188/188 - 1s - loss: 2.0441 - accuracy: 0.2102 - 1s/epoch - 5ms/step
188/188 - 1s - loss: 1.7990 - accuracy: 0.3098 - 913ms/epoch - 5ms/step
188/188 - 1s - loss: 1.1949 - accuracy: 0.5903 - 909ms/epoch - 5ms/step
188/188 - 1s - loss: 0.6285 - accuracy: 0.7857 - 926ms/epoch - 5ms/step
188/188 - 1s - loss: 0.4101 - accuracy: 0.9007 - 913ms/epoch - 5ms/step
188/188 - 1s - loss: 0.4101 - accuracy: 0.9007 - 909ms/epoch - 5ms/step


[0.4100704789161682, 0.9006666541099548]

With random selection of data from the first data and put into the second test data, the test accuracy improved to 90%.

## **Continual Learning 3: Example Forgetting Replay Strategy**

In [48]:
# obtain data with highest forgetting statistics from the first data
model = SimpleCNN()
result = train_f(model, first_data, first_label, 5)
print(len(result)/len(first_data))

0.10003333333333334


10% of data is included into second data test set

In [None]:
result

In [49]:
second_data_forget = []
second_label_forget = []
for element in second_data_train:
  second_data_forget.append(element)
for element in result:
  second_data_forget.append(first_data[element])
for element in second_label_train:
  second_label_forget.append(element)
for element in result:
  second_label_forget.append(first_label[element])

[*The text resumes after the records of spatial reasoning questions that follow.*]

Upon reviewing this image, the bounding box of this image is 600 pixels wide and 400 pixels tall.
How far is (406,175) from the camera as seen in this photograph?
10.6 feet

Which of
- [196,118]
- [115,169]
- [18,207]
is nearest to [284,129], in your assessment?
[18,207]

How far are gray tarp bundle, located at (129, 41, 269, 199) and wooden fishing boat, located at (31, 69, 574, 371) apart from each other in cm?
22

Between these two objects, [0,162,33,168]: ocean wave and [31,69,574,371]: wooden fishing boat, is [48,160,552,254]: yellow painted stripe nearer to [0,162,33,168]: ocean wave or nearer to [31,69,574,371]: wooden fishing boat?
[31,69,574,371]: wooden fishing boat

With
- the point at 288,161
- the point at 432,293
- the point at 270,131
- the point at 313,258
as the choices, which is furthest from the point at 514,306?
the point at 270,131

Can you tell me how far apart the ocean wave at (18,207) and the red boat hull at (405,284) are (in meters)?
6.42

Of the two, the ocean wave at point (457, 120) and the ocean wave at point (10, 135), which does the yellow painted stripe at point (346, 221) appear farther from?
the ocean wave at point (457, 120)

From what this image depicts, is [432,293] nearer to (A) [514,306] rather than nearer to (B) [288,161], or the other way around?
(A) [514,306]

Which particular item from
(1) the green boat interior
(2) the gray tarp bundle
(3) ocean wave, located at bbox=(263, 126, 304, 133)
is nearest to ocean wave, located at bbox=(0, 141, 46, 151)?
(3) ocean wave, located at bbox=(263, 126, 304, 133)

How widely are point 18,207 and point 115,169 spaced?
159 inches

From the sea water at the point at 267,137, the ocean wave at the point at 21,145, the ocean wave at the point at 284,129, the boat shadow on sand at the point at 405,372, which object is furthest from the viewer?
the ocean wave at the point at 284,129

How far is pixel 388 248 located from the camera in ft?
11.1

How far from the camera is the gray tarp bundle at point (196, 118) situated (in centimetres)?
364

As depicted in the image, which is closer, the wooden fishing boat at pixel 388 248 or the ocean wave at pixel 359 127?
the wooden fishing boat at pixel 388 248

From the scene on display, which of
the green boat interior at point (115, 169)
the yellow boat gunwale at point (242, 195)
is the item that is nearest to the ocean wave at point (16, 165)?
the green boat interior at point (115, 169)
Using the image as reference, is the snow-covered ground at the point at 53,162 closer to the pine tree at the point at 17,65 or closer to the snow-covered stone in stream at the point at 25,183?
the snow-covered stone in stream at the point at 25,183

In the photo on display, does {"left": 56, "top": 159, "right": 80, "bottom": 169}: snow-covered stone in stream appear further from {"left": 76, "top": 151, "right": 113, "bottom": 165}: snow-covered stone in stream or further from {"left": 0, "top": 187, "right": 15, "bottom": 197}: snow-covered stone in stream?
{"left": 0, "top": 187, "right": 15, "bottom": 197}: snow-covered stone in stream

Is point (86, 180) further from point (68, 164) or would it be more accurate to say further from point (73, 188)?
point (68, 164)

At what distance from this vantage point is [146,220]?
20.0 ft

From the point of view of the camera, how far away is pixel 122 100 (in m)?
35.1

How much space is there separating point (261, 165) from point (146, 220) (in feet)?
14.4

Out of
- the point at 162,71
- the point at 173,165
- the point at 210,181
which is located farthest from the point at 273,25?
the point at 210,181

second_data_forget = np.array(second_data_forget)
second_label_forget = np.array(second_label_forget)

# train on the second dataset and check the test accuracy
model = SimpleCNN_Sam()
train_acc = []
test_acc = []
train(model, second_data_forget, second_label_forget, second_data_test, second_label_test, train_acc, test_acc, 5)
model.evaluate(second_data_test, second_label_test, verbose=2)

188/188 - 1s - loss: 1.7917 - accuracy: 0.2975 - 1s/epoch - 5ms/step
188/188 - 1s - loss: 1.3750 - accuracy: 0.4572 - 938ms/epoch - 5ms/step
188/188 - 1s - loss: 1.0074 - accuracy: 0.6073 - 912ms/epoch - 5ms/step
188/188 - 1s - loss: 0.3727 - accuracy: 0.9013 - 913ms/epoch - 5ms/step
188/188 - 1s - loss: 0.2549 - accuracy: 0.9353 - 909ms/epoch - 5ms/step
188/188 - 1s - loss: 0.2549 - accuracy: 0.9353 - 919ms/epoch - 5ms/step


[0.2549079358577728, 0.9353333115577698]

This time, the accuracy improved to 93.5%!